Saturday, 8 November 2025

Spatiotemporal Metaphysics

Unfortunately (maybe) rereading Poul Anderson's The Shield Of Time makes me more aware of how much I disagree with Time Patrol spatiotemporal metaphysics. (To them, it is just physics.) An entire chapter describes Keith Denison's experiences in the alpha timeline. Two chapters describe Wanda Tamberly's experiences in that same timeline. That alpha timeline would have continued to exist around both of them if they had remained in it until their deaths and would have continued to exist for other people after that. There was no reason why the alpha timeline should have ceased to exist the moment after they had departed from it and, even if it did somehow arbitrarily disappear at that moment, it would still have remained true to say that it had existed until that moment. Later in the novel, Manse Everard, speaking in the Time-Patrol-guarded timeline, says that the alpha timeline has never existed. The events of the alpha timeline have never occurred in the past of the Patrol-guarded timeline but the entire alpha timeline did exist in the past of a second temporal dimension. Surely this concept is straightforward and accounts for everything that is described both in chapters headed with ordinary year dates and in chapters headed with alpha or beta year dates?

In time we trust. 

4 comments:

Jim Baerg said...

I recall a story by another author, in which the viewpoint characters live in a timeline in which the Spanish Armada conquered England. This timeline has developed time travel and some people explore possibilities by going back in time making a change and investigating the resulting timeline. They then go back to reverse the change and return to their own time & timeline with records of the alternate history. I don't recall if those characters think of the alternate timeline as becoming non-existent when they reverse the change.

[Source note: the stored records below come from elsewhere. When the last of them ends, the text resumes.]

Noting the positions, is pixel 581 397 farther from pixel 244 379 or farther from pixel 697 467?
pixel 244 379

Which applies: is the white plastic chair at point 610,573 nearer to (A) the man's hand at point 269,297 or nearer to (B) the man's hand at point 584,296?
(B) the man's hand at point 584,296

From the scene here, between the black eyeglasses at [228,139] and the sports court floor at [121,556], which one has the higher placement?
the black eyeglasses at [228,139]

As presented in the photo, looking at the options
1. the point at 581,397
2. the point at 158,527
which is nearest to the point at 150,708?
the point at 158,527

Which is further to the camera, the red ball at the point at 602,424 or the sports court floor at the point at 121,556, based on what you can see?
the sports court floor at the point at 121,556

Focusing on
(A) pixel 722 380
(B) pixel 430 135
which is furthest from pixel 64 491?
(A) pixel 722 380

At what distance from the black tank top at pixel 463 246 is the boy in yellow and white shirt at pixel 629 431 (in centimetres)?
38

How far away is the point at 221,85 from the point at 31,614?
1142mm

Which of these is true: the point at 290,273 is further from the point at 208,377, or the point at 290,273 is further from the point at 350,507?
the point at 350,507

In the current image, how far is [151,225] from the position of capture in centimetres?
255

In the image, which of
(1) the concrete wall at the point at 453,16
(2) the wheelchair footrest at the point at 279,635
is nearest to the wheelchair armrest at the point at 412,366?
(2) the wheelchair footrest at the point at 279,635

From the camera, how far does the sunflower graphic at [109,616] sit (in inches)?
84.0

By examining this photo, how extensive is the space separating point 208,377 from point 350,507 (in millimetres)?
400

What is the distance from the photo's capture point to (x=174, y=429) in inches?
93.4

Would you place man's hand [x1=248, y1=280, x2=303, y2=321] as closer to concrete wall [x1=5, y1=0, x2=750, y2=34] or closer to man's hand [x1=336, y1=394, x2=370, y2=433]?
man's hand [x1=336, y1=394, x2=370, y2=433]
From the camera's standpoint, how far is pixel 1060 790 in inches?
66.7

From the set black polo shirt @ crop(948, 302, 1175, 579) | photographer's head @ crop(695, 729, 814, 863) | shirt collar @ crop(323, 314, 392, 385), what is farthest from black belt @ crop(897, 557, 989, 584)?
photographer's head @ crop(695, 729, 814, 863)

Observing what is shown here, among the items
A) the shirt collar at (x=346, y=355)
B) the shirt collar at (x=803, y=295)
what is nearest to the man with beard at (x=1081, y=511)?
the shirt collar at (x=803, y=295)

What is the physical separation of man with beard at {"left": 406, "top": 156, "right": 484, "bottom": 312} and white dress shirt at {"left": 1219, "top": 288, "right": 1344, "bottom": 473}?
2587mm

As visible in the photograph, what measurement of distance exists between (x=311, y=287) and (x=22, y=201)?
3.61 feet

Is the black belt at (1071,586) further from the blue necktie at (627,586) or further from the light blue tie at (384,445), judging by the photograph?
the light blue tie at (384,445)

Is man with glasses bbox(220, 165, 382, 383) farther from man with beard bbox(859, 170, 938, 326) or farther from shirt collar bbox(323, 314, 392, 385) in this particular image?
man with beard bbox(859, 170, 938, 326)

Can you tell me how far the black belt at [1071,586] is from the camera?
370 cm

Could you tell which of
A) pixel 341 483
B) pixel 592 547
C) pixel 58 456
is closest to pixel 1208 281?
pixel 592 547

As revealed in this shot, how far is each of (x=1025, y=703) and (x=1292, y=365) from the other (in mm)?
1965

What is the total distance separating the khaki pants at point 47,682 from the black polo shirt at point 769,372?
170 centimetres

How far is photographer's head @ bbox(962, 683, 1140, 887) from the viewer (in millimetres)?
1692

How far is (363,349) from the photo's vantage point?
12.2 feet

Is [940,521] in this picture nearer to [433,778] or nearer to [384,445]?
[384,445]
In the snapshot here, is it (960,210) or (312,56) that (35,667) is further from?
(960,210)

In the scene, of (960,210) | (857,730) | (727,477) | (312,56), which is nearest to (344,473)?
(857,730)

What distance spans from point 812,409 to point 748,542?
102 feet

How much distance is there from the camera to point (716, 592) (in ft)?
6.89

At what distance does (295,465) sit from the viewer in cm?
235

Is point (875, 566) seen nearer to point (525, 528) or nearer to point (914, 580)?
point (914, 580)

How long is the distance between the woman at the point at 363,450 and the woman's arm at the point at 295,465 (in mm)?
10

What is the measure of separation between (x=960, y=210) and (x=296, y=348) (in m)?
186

paulshackley2017@gmail.com said...

Jim,

TIMES WITHOUT NUMBER by John Brunner: hopelessly incoherent.

Paul.

S.M. Stirling said...

Paul: well, it was a -little- incoherent... I don't think he thought it through.

Anonymous said...

Kaor, Paul!

No need for me to repeat what Jim and Stirling said. Only need to say that your criticism of Anderson's use of "deleted timelines" makes sense. Such timelines were simply made inaccessible for anyone from the Patrol's universe. Which pleased me because I did not like the idea of snuffing out entire universes.